* _PROBLEM_
Starting from the line containing "Looking at the image, does", write out every remaining line exactly, the last one included.

* _DATASET EXTRACT_

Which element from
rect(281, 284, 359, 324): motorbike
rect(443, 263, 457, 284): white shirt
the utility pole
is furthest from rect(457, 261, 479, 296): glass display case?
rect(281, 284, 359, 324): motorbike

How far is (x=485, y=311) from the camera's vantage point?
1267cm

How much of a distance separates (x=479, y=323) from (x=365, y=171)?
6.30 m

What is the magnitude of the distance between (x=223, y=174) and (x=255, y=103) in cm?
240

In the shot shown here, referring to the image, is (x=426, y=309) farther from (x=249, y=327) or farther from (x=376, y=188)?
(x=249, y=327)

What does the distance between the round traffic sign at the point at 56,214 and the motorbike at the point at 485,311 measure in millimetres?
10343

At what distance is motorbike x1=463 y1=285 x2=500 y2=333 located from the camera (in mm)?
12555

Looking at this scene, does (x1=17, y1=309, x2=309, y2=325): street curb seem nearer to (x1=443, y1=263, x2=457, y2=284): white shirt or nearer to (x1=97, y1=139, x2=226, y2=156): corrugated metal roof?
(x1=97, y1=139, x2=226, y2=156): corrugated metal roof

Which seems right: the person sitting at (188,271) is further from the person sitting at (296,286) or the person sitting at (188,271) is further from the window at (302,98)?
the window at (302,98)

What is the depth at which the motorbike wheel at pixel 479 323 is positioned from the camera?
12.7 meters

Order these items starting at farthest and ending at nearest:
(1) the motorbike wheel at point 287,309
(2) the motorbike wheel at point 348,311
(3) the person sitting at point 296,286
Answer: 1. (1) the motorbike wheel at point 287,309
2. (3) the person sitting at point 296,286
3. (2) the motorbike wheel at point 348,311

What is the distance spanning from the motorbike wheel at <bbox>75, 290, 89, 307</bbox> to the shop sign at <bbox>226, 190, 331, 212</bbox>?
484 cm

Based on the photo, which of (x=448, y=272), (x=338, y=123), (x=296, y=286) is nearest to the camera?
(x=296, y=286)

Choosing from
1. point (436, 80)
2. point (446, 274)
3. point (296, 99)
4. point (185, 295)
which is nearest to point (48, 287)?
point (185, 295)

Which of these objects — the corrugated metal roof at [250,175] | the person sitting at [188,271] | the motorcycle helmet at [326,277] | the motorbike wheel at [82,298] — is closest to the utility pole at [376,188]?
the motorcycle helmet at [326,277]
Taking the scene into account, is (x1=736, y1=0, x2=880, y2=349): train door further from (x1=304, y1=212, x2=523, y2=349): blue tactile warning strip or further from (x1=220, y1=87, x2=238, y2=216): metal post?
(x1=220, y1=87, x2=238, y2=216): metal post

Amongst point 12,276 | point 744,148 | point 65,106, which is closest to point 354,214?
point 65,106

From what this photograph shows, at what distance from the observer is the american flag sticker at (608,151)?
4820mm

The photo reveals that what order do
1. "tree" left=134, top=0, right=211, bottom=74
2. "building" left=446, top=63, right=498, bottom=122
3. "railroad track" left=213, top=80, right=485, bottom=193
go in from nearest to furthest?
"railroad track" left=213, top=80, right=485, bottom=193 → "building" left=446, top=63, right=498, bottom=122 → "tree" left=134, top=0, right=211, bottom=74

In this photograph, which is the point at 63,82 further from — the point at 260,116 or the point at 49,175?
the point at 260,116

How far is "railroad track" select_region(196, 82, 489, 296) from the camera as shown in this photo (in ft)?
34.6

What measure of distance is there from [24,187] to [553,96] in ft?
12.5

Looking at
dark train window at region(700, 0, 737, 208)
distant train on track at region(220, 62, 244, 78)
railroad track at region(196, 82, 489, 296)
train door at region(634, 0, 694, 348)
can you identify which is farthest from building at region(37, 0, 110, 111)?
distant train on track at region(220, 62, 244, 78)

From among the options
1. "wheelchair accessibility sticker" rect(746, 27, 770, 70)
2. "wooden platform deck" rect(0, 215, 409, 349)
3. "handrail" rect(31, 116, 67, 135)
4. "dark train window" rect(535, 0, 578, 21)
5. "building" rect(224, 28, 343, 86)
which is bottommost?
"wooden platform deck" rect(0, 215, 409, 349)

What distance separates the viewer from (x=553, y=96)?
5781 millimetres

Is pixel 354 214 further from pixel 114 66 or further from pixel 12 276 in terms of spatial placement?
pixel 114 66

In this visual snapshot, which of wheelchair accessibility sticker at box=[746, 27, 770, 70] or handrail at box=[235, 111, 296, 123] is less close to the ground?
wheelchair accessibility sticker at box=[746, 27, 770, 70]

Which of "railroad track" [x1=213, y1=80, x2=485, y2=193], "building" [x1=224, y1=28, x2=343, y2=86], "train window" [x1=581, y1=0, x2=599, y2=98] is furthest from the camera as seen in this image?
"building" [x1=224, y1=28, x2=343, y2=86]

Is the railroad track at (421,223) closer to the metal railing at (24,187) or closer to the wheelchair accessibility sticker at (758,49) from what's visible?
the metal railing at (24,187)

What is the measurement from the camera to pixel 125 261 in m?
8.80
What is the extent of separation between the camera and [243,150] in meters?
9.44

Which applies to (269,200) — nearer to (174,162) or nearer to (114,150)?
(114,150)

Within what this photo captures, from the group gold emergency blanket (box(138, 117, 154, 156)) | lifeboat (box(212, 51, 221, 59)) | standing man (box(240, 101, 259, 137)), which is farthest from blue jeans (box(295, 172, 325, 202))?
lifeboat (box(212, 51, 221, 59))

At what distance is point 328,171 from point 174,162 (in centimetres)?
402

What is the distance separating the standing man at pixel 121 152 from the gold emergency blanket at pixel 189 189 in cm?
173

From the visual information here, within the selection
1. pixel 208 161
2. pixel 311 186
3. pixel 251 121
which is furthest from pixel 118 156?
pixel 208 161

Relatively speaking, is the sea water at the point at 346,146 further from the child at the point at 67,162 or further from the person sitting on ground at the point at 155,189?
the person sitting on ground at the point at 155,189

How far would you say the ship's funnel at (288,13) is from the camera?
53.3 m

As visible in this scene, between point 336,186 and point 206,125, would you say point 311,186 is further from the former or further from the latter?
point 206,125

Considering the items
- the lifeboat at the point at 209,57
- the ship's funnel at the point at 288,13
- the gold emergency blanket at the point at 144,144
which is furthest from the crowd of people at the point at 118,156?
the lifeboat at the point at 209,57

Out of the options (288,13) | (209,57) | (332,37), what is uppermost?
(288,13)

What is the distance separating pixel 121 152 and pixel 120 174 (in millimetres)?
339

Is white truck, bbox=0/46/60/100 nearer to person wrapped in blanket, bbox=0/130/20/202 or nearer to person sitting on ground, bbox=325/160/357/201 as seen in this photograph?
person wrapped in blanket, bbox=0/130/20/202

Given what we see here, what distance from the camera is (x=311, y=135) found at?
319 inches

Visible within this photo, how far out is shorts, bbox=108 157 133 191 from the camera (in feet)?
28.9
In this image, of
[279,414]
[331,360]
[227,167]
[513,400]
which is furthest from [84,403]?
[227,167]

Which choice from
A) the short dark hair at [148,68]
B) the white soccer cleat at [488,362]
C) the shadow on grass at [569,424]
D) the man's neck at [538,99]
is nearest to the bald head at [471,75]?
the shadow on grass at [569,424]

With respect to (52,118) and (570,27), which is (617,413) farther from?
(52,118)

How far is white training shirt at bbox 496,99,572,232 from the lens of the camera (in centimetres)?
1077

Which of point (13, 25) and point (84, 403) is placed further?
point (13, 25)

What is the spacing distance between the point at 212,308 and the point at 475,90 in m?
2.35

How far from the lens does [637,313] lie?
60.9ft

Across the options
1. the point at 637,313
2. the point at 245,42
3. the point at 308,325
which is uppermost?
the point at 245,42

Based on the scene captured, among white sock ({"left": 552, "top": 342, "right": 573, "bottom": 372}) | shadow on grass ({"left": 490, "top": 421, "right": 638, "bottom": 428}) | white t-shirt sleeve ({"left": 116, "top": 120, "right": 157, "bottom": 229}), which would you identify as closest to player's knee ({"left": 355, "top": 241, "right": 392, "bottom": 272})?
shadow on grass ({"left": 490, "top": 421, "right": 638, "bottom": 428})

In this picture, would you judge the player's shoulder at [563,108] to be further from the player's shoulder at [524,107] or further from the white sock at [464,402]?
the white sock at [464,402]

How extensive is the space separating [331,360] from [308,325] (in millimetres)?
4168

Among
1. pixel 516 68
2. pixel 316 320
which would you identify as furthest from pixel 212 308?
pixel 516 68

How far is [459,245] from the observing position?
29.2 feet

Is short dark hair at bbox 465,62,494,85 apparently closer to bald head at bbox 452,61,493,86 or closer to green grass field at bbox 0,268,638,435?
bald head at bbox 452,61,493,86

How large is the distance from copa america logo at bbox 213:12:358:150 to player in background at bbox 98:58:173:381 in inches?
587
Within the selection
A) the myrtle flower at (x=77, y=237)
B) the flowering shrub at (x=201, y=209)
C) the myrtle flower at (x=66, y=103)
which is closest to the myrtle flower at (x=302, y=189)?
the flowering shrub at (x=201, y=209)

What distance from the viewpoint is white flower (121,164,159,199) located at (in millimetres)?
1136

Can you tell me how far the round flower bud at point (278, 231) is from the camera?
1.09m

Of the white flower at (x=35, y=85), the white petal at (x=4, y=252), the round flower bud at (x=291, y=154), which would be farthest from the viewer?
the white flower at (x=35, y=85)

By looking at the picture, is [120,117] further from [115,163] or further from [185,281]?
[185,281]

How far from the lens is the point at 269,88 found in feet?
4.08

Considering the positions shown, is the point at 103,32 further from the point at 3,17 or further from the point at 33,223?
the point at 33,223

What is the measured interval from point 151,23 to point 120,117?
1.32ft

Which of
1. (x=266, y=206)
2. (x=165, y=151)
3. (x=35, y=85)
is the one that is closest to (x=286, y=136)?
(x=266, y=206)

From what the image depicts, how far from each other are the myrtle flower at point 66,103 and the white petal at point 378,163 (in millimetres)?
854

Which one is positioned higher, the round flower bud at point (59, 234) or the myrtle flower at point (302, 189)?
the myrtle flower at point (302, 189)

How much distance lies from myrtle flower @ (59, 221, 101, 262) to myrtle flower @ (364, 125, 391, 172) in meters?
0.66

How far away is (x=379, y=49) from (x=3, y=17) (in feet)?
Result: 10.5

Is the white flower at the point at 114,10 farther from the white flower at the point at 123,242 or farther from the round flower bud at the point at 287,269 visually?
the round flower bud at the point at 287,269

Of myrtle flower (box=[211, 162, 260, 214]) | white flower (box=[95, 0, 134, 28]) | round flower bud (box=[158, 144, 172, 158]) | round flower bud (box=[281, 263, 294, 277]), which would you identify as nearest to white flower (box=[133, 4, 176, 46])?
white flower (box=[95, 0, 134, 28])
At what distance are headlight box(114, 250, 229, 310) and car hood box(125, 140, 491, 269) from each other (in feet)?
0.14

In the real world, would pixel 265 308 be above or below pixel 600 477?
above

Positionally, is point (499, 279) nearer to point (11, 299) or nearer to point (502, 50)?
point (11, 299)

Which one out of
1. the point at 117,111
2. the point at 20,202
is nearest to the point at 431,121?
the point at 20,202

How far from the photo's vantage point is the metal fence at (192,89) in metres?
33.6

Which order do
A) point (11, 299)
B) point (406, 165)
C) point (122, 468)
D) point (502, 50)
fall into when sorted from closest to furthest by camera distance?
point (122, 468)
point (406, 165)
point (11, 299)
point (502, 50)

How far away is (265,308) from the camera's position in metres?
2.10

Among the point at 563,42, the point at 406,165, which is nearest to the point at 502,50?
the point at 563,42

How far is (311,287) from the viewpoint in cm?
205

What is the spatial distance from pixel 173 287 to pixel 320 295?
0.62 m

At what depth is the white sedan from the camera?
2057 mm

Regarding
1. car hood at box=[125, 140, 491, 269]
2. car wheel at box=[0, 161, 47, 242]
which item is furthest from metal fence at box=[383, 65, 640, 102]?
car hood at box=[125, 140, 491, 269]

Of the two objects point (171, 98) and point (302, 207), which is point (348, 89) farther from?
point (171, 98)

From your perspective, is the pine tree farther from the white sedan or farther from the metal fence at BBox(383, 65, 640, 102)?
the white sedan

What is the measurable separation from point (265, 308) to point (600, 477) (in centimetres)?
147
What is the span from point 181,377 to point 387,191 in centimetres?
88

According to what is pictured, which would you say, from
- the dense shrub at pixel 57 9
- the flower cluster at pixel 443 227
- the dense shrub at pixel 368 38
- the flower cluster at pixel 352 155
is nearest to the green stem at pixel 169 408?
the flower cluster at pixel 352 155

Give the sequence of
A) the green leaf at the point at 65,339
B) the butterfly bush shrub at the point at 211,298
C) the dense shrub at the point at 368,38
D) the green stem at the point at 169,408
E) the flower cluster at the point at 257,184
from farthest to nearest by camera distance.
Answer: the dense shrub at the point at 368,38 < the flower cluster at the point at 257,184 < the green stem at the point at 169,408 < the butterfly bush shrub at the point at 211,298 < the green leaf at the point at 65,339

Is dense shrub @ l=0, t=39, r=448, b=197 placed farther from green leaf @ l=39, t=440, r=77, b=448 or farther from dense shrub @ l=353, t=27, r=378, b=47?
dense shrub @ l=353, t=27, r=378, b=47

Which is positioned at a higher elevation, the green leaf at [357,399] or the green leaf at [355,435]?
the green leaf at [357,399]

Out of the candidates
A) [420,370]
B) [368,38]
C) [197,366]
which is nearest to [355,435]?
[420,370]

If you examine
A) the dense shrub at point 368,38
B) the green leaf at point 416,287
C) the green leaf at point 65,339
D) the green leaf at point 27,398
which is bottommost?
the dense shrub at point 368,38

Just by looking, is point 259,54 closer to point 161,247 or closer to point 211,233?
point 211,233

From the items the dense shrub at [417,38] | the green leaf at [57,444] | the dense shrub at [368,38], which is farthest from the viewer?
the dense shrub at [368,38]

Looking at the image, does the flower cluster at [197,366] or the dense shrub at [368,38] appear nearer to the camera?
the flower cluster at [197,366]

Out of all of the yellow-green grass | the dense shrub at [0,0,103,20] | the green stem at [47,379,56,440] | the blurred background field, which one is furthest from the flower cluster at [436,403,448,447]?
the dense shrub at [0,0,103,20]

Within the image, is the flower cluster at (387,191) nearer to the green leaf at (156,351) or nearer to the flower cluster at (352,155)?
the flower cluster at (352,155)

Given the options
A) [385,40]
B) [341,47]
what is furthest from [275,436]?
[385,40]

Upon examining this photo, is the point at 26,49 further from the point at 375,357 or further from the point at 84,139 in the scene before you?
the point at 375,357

* _RESPONSE BELOW_
Looking at the image, does the flower cluster at [197,366] or the dense shrub at [368,38] appear nearer to the camera?
the flower cluster at [197,366]

Out of all of the yellow-green grass | the dense shrub at [0,0,103,20] | the green stem at [47,379,56,440] | the blurred background field, which one is furthest from the flower cluster at [436,403,448,447]?
the dense shrub at [0,0,103,20]

Within the image, is the flower cluster at (387,191) nearer to the green leaf at (156,351) or nearer to the flower cluster at (352,155)?
the flower cluster at (352,155)

Given the options
A) [385,40]
B) [341,47]
what is furthest from [275,436]?
[385,40]

Upon examining this photo, is the point at 26,49 further from the point at 375,357 or further from the point at 84,139 in the scene before you?
the point at 375,357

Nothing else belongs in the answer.